Journal of Virology ◽

10.1128/jvi.79.4.2404-2412.2005 ◽

2005 ◽

Vol 79 (4) ◽

pp. 2404-2412 ◽

Cited By ~ 18

Author(s):

Andreas Dorn ◽

Hongxing Zhao ◽

Frederik Granberg ◽

Marianna Hösel ◽

Dennis Webb ◽

...

Keyword(s):

Gene Expression ◽

Host Cell ◽

Late Phase ◽

Viral Gene Expression ◽

Adenovirus Type ◽

Translation Initiation Factor ◽

Initiation Factor ◽

Viral Gene ◽

Cell Functions ◽

Cellular Genes

ABSTRACT The infection of human cells by adenoviruses leads to a gradual reduction in the activity of host cell functions while viral gene expression progresses in a regulated way.
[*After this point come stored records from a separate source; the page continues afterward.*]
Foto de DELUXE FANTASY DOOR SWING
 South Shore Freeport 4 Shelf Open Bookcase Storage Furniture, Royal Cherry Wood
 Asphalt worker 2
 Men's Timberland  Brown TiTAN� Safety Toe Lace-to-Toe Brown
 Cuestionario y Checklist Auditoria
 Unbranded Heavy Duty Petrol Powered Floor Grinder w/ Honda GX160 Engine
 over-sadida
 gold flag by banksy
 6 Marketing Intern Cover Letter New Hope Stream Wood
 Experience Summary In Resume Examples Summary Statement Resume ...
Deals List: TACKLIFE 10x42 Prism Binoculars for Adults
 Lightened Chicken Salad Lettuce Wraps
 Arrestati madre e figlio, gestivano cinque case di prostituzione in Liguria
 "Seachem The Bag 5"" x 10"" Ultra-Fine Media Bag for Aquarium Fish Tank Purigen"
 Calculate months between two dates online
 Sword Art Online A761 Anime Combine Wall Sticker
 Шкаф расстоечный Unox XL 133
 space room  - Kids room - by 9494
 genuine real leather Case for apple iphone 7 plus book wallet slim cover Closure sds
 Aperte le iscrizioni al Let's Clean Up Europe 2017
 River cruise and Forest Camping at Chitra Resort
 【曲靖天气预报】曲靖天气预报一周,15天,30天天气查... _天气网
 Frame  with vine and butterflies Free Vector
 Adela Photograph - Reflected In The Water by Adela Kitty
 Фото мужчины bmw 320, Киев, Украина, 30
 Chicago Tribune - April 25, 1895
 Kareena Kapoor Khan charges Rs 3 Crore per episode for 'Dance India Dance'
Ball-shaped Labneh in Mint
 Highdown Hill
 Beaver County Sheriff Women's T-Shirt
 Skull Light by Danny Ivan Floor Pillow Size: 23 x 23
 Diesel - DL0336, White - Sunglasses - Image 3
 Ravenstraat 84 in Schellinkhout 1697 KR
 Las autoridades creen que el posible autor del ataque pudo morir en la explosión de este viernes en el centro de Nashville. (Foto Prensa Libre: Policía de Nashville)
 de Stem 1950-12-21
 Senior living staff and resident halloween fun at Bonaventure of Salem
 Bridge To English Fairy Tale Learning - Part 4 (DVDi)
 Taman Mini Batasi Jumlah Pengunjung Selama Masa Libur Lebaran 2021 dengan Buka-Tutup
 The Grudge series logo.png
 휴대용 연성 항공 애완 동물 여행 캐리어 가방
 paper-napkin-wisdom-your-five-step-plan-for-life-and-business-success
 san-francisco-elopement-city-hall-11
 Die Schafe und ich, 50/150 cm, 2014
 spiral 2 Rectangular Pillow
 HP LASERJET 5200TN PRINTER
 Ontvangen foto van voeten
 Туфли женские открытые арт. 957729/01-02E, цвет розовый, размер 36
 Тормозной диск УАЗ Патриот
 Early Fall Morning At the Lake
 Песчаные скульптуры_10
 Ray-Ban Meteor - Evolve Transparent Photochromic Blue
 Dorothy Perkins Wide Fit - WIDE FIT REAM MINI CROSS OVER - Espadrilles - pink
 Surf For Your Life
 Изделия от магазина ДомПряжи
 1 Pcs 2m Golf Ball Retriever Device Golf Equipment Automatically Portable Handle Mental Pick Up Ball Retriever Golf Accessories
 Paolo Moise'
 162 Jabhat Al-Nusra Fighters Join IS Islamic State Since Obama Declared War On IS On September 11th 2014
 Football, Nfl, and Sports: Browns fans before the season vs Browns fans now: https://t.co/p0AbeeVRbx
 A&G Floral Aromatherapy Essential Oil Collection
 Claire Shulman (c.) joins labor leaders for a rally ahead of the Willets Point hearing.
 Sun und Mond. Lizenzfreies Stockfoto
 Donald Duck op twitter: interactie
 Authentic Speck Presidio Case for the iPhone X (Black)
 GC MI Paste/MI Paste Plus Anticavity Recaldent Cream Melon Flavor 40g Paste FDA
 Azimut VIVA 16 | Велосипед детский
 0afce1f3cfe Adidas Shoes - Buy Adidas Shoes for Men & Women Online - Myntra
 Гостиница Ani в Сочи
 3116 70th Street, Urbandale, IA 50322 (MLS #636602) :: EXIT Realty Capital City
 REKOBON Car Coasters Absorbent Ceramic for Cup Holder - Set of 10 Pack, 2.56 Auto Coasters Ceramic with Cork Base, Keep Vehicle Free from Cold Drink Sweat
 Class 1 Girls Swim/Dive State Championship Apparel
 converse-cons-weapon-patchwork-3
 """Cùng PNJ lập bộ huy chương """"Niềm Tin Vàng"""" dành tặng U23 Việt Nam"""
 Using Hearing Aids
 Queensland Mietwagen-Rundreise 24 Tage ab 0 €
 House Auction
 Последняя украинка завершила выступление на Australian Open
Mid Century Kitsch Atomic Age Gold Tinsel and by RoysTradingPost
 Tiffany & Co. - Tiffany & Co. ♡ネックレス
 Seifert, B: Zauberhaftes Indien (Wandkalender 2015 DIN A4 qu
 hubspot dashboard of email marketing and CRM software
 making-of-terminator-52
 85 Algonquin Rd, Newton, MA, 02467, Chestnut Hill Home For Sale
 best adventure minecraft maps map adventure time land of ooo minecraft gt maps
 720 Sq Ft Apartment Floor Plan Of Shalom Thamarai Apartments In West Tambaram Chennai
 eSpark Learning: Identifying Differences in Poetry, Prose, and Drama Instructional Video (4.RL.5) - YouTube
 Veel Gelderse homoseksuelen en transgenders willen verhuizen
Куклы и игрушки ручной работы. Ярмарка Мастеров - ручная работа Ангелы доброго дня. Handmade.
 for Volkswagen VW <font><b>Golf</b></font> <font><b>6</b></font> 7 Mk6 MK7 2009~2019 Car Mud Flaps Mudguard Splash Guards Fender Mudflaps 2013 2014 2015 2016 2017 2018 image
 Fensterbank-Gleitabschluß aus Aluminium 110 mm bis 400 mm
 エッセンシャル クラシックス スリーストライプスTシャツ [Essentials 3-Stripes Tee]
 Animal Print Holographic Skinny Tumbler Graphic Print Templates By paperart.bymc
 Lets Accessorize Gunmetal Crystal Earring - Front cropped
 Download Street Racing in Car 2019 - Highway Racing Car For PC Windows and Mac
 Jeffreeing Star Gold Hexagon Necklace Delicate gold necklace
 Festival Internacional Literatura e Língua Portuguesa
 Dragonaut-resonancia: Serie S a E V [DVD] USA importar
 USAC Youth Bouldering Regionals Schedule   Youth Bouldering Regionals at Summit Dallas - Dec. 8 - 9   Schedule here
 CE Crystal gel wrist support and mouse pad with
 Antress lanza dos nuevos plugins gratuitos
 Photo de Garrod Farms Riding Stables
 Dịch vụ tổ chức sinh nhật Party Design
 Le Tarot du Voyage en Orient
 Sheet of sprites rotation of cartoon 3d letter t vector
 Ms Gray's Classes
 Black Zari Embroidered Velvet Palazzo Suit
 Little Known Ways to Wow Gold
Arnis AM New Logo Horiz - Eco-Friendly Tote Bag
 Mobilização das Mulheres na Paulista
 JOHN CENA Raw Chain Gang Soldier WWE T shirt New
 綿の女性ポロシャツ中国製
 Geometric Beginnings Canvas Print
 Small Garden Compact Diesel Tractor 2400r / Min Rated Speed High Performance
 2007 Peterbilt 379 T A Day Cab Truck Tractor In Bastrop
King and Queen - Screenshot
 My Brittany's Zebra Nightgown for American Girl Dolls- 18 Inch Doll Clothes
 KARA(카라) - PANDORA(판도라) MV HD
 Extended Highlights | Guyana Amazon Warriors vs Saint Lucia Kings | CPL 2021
We used the DNA microarray technique to determine the transcriptional activity profiles of cellular genes upon infection with adenovirus type 12 (Ad12). The microarray data were validated by quantitative real-time PCR for genes which showed significant alterations after Ad12 infection. At 12 h postinfection, there is a striking up-regulation between 10- and 30-fold in the expression of the G1P2, IFIT1, and IFIT2 cellular immune response genes compared to mock-infected cells. At later stages of infection, when the majority of regulated cellular genes has been turned down, a limited number of cellular genes exhibit increased activities by factors of 3 or less. These genes belong to the signal transduction or transcriptional regulator classes or are active in protein degradation, like ANPEP, an aminopeptidase. The SCD and CYP2S1 genes function in lipid metabolism. The eucaryotic translation initiation factor 4 is up-regulated, and one of the major histocompatibility complex genes is diminished in activity. For two of the genes, one up-regulated (CTSF gene) and one down-regulated (CYR61 gene), alterations in gene activity were confirmed at the protein level by Western blotting experiments. Increased genetic activity of cellular genes late in adenovirus infection has not been reported previously and demonstrates that Ad12 has a sustained control of host cell gene expression well into the late phase of infection.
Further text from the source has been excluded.